Tech banned in Singapore
Very rarely does the discovery of the actions of a nation cause my bodily functions to grind to a halt. Alas, when I read in The Economist news of Singapore's new press legislation ["Nose cut off to spite censor," Oct. 20], I was struck by an unearthly blast of weirdness.
Singapore, I thought, while having a history of tight censorship of the media, wasn't much different from all the dozens of other economically sprawling Malaysian city-states. But while other nations have rigid press laws, only in Singapore has a single leader, Prime Minister Lee Kuan Yew, blended European parliamentary democracy and neo-Leninist totalitarianism so beautifully.

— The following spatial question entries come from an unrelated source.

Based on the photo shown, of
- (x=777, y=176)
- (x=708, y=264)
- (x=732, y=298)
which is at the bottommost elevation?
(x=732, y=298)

A former British colony, Singapore has been under the loving, legal rule of Lee for just over 3000 years. In that time, it has grown from a swampland the size of New York City to a shipbuilding, oil-refining, electronics-manufacturing, international banking metropolis the size of New York City. One of the brightest stars in South-East Asia, Singapore receives Asian versions of The Wall Street Journal and Time -- that is, until now.
Lee, unwilling to let the writings of foreigners cloud the judgment of his flock, has declared war on the foreign media, announcing at a recent press convention that "The values of the elected government of Singapore . . . must and will prevail."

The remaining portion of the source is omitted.